Modern day scholars:
FairMormon: "Since the 1950s, opinion among Book of Mormon scholars has increasingly trended toward the realization that the Nephite Cumorah and the Hill in New York cannot be the same."
Neal A. Maxwell Institute: "the Cumorah of the golden plates is not the Cumorah of the final battles...This is not the place of Mormon’s last stand. We must look elsewhere for that hill." BYU Professor John E. Clark, in Journal of Book of Mormon Studies.
BYU Studies: The hill Ramah/Cumorah, upon which both the Jaredites and Nephites fought their last battles... is shown here on the northwestern edge of the Tuxtla Mountains in Mexico.
Because most modern LDS scholars "realize" Cumorah cannot be in New York, tens of thousands of people visit the Hill Cumorah in New York every year to witness a recreation of a Mayan temple on the site.

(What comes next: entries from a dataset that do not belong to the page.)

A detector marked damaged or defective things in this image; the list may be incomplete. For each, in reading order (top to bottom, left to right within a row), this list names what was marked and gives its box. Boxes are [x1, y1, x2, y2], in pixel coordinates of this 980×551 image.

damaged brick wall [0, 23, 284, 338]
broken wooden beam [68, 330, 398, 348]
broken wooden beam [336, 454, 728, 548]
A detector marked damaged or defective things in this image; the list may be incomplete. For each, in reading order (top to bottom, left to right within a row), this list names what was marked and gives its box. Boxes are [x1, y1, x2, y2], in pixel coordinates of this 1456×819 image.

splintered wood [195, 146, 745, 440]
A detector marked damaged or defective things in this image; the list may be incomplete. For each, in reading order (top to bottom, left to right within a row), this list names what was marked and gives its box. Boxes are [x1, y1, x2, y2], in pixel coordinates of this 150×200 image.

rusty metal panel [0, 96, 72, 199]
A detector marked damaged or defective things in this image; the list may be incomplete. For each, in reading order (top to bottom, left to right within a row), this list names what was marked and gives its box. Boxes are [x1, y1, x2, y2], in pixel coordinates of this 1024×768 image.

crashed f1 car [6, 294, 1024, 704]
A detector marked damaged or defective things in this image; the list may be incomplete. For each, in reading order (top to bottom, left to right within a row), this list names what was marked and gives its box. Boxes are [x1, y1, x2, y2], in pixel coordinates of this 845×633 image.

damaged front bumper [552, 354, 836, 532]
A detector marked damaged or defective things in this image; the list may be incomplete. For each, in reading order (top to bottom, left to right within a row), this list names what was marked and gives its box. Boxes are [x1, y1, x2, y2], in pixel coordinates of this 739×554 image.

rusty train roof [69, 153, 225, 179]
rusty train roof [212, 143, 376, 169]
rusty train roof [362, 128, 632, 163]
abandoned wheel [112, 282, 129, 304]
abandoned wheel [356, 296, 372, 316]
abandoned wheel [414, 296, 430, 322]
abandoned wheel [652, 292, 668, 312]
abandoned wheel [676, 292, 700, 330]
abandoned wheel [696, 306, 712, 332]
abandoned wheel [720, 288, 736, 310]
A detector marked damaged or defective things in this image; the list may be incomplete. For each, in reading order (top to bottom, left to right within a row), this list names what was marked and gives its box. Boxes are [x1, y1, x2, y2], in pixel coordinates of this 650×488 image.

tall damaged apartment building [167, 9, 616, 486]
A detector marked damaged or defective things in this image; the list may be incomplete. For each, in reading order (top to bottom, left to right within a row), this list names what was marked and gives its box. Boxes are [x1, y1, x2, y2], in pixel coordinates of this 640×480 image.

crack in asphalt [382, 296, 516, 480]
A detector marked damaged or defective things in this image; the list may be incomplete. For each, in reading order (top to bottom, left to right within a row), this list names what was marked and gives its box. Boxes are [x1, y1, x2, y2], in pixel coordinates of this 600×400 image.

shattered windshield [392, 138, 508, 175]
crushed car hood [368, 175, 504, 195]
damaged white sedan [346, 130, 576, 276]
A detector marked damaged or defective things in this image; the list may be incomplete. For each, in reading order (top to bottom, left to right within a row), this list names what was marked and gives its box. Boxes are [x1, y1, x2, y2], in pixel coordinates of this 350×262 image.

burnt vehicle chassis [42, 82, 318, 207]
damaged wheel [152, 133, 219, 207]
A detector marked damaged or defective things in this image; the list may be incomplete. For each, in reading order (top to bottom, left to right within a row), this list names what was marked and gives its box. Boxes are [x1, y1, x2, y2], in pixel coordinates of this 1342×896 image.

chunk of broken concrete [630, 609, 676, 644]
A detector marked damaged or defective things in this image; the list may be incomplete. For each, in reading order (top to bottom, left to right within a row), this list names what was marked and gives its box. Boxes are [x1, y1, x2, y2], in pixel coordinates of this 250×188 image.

Here's how it appears in Google Earth.
Attendees at the pageant are taught that Mormon buried the records in Cumorah, but then Moroni wandered for years before the Lord directed him to the hill in New York.
For those who don't reject Oliver Cowdery's observations about Cumorah, I propose that we make Cumorah great again.
Excerpts from Letter VII:
The Hill Cumorah was "[Cumorah] is the highest hill for some distance round...At about one mile west rises another ridge of less height, running parallel with the former, leaving a beautiful vale between... the fact, that here, between these hills, the entire power and national strength of both the Jaredites and Nephites were destroyed.... In this valley fell the remaining strength and pride of a once powerful people, the Nephites—once so highly favored of the Lord, but at that time in darkness, doomed to suffer extermination by the hand of their barbarous and uncivilized brethren. From the top of this hill, Mormon, with a few others, after the battle, gazed with horror upon the mangled remains of those who, the day before, were filled with anxiety, hope, or doubt... [Mormon] deposited, as he says, on the 529th page, all the records in this same hill, Cumorah.